» **Goal**
Print everything from the line containing "Looking at the spatial" down to the line containing "As illustrated in" in the records below, reproducing those lines exactly.

» **Record list**
▶

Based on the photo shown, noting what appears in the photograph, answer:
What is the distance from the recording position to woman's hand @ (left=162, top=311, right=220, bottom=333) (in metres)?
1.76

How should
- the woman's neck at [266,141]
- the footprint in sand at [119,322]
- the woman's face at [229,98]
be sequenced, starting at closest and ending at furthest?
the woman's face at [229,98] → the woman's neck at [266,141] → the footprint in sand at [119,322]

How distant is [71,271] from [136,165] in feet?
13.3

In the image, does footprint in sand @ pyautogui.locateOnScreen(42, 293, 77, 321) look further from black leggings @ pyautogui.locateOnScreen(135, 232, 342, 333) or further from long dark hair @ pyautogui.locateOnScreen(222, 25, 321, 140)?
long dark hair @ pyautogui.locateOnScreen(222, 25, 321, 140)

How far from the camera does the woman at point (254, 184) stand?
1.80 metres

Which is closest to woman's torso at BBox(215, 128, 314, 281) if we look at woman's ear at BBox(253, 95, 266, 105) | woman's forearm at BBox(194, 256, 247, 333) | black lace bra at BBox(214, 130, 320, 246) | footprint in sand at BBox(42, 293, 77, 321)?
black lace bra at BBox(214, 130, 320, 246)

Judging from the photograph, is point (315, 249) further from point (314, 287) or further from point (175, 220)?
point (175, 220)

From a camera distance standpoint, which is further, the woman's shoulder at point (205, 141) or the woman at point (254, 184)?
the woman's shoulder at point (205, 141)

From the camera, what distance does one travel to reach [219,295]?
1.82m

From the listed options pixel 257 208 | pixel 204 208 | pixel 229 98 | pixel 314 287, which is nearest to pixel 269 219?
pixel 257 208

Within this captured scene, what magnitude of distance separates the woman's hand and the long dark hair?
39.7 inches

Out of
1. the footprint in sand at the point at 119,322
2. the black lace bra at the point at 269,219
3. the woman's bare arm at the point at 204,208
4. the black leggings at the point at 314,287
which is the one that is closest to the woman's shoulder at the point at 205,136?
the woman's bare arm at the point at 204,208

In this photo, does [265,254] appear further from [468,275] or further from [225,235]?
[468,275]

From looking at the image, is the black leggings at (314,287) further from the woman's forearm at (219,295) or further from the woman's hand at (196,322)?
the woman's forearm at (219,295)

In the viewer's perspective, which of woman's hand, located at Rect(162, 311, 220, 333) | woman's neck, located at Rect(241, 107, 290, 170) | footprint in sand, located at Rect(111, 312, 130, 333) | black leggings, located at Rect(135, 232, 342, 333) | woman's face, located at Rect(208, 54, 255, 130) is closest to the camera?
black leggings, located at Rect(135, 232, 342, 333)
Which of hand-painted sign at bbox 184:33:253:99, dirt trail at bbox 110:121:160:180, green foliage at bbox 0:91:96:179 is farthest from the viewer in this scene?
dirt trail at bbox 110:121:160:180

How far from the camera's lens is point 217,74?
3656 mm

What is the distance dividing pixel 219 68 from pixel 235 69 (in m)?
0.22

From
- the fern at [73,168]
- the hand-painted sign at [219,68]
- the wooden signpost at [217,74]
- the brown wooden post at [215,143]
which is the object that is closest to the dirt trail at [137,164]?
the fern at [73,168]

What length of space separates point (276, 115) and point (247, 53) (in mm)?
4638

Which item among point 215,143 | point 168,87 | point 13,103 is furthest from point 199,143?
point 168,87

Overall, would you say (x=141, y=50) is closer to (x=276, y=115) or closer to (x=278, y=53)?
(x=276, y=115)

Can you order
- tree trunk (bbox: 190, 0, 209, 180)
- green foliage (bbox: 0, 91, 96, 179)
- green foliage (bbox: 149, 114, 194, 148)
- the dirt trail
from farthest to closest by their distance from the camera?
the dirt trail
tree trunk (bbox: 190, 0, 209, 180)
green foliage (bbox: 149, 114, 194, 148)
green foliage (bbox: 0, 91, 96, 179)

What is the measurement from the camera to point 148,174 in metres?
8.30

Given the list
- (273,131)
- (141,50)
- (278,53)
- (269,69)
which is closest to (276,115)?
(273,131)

◀
▶

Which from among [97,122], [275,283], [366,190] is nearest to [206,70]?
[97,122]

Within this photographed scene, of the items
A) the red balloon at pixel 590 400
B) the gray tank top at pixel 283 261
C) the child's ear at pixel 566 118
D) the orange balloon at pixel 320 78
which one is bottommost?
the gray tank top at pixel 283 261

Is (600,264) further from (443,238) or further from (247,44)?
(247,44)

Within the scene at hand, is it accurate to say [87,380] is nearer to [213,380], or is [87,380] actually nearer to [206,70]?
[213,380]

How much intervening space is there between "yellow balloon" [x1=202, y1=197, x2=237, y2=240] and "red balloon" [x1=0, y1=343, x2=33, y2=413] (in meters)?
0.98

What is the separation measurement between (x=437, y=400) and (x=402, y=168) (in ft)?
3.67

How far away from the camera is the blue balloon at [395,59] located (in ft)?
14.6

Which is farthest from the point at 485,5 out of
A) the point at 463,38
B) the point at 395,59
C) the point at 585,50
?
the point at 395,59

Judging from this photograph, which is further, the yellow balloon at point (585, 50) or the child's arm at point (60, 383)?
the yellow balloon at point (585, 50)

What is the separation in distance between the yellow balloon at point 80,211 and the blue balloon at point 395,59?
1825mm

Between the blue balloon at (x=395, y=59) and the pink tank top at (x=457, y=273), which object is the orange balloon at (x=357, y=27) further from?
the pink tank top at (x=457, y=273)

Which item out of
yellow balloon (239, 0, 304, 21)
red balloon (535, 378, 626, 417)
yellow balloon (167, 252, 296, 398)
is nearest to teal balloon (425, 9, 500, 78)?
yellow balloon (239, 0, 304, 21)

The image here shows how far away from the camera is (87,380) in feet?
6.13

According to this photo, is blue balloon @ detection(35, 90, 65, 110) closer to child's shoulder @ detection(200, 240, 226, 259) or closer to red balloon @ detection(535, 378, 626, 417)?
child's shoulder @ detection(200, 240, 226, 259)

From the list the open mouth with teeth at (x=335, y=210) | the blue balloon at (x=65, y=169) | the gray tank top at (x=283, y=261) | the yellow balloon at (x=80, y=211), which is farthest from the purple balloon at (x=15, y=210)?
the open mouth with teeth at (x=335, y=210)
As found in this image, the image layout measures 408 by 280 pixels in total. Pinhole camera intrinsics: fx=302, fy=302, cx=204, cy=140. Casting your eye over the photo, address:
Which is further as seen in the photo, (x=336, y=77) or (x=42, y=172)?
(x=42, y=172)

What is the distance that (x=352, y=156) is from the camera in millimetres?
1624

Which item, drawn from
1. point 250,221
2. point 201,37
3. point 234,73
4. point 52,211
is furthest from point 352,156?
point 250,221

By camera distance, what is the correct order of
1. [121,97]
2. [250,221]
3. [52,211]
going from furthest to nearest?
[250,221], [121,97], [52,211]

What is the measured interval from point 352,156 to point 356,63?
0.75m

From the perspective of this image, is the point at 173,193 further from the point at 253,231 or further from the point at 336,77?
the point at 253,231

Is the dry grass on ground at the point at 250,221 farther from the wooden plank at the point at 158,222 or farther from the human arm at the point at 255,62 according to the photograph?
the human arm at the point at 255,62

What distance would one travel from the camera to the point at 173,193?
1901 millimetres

◀
▶

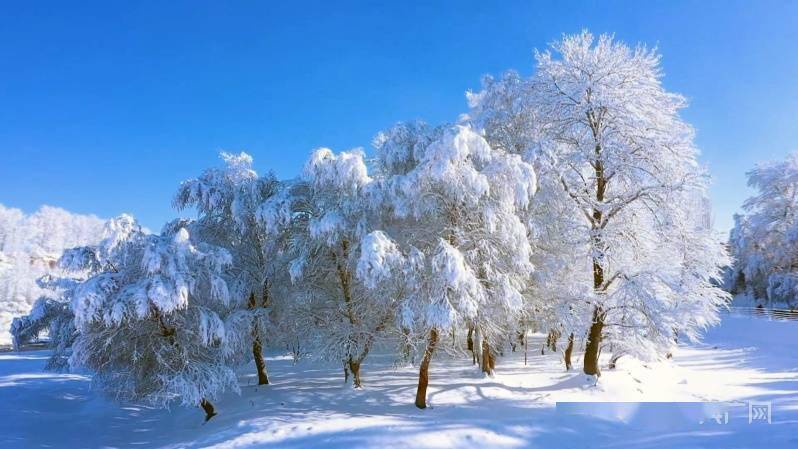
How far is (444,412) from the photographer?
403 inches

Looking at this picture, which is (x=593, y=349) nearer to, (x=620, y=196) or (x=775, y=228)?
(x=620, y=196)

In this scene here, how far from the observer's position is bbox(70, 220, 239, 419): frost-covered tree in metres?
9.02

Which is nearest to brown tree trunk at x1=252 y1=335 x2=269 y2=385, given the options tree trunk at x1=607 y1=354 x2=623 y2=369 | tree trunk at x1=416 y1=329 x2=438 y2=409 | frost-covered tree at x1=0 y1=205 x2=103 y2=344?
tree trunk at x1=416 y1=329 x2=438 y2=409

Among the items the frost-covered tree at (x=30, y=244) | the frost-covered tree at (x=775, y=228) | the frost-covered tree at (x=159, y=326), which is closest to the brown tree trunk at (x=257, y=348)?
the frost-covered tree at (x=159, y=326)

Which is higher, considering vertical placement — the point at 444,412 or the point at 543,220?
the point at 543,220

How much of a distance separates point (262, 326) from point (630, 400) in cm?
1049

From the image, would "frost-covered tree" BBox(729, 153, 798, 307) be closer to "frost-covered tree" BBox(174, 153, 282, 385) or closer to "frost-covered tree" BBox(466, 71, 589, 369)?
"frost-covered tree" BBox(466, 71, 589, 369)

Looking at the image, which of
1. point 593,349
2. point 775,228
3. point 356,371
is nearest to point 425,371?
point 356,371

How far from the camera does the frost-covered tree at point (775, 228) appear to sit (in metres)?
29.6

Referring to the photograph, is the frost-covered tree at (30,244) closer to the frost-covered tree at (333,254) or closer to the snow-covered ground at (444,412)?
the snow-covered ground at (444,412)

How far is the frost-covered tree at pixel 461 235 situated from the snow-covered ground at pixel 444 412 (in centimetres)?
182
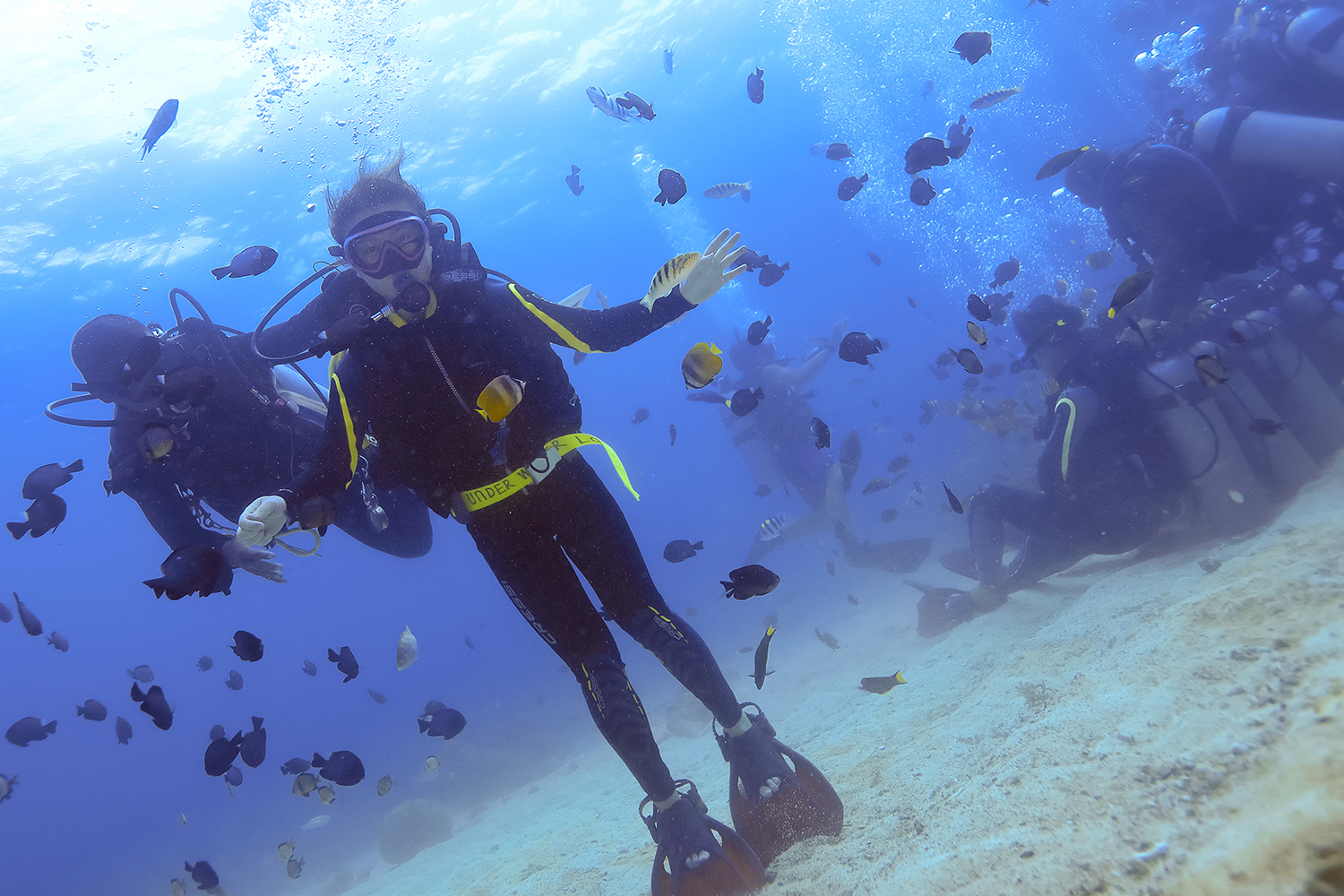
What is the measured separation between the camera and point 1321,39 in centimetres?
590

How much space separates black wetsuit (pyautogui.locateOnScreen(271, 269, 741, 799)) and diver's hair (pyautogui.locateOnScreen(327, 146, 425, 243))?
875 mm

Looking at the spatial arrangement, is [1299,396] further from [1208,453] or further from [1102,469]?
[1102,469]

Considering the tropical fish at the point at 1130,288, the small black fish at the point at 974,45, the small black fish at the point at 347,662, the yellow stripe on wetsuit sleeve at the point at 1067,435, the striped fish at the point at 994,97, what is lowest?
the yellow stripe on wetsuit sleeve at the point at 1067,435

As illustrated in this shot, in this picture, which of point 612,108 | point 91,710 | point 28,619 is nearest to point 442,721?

◀

» **Output of the exercise**
Looking at the spatial arrangement, is [1299,396] further from [1208,453] or further from [1102,469]?
[1102,469]

Considering the tropical fish at the point at 1130,288, the small black fish at the point at 974,45, the small black fish at the point at 347,662, the yellow stripe on wetsuit sleeve at the point at 1067,435, the striped fish at the point at 994,97, what is lowest?
the yellow stripe on wetsuit sleeve at the point at 1067,435

As illustrated in this shot, in this picture, which of point 612,108 | point 91,710 | point 28,619 is nearest to point 442,721?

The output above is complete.